Schematic illustration of our Two-branch algorithm. A document is fed once and one paragraph from it is fed three times into the encoder. The similarity in Euclidean geometry is measured between two of the paragraph representations and the similarity in Hilbert geometry is measured between the third paragraph embedding and the document embedding.
For downloading necessary libraries via conda, try:
conda install python=3.9
conda install pytorch=1.10.1 cudatoolkit=11.3 -c pytorch
conda install sentence-transformers transformers accelerate ray hpbandster configspace -c conda-forge
E.g. for generating training data for ECtHR, try:
python preparation/preprocess_data.py \
--dataset='ecthr'
--do_doc=True \
--do_par=True \
--path_output='preprocessed_data'
Valid arguments for dataset: ecthr, scotus (, mimic available only for huggingface users with access)
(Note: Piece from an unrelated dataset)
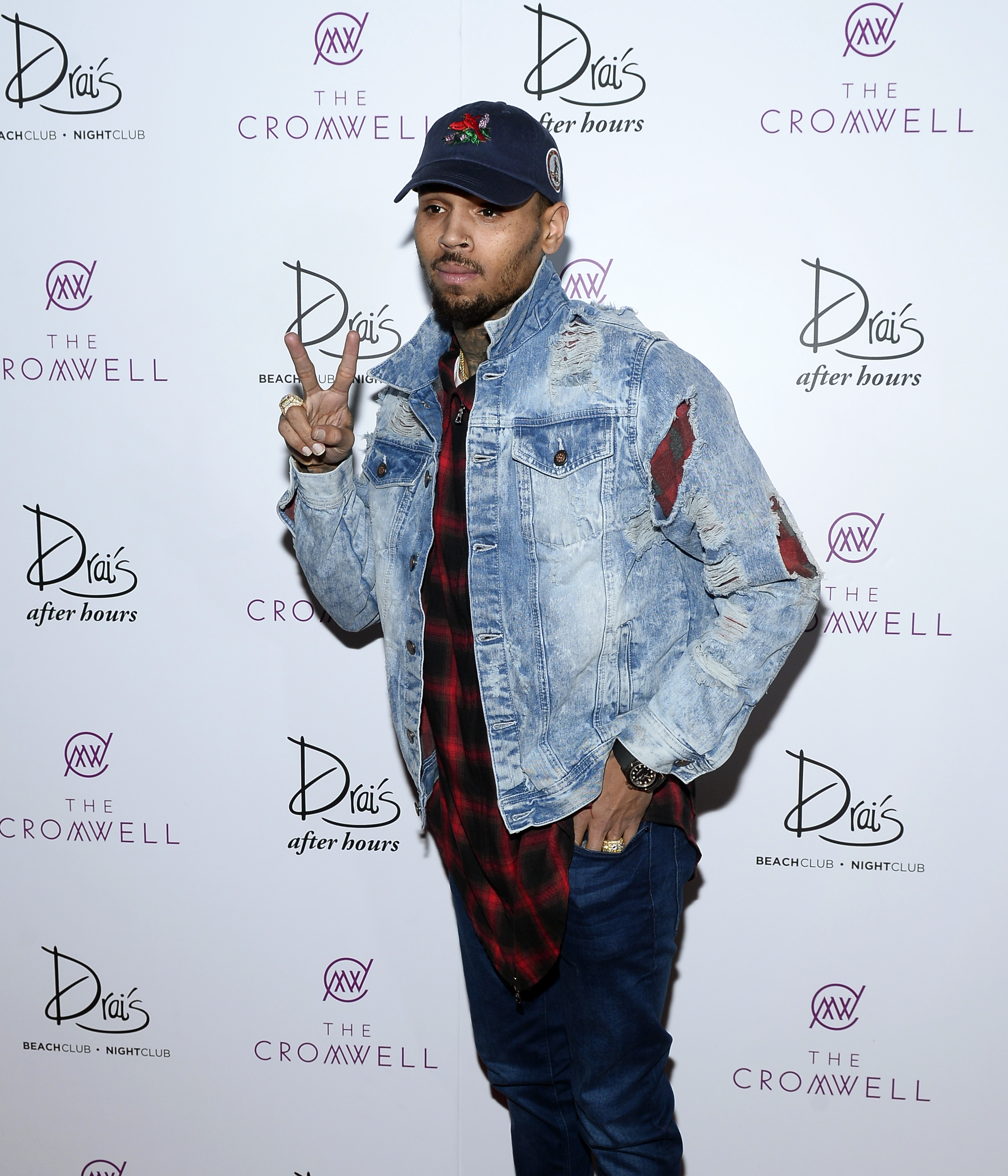 ad6cc45ad1308b ... Chris Brown Wears A Rabbit   Couth Distressed Denim Jacket At Drai s ...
For domain-adaption of Longformer using Legal-BERT (small) and BioBERT (medium), try:
python preparation/convert_bert_to_longformer.py \
--save_directory_bio='bio_longformer'
--save_directory_legal='legal_longformer' \
E.g. for training the Two-branch model on ECtHR and conducting linear evaluation, try:
python experiment.py \
--dataset='ecthr' --loss_name='simcse_hilbert_2branch' \
--data_type='2branch' \
--path_model='legal_longformer' \
--path_train_output='output' \
--path_eval_output='output' \
--path_data='preprocessed_data'
--steps_per_epoch=2500 --train_learning_rate=1e-5 --train_batch_size=2 \
--train_num_epochs=10 --lambda_value=3.5 --embedding_size=64 \
--simcse_temperature=0.1 --hilbert_temperature=5 \
--eval_num_epochs=20 --eval_learning_rate=3e-5
Valid arguments for dataset: ecthr, scotus (, mimic available only for huggingface users with access)
Valid arguments for loss_name: simcse, simcse_hilbert (for One-branch), simcse_hilbert_2branch (for Two-branch)
Valid arguments for data_type: doc_doc (for One-branch using documents), par_par (for One-branch using paragraphs), 2branch (for Two-branch)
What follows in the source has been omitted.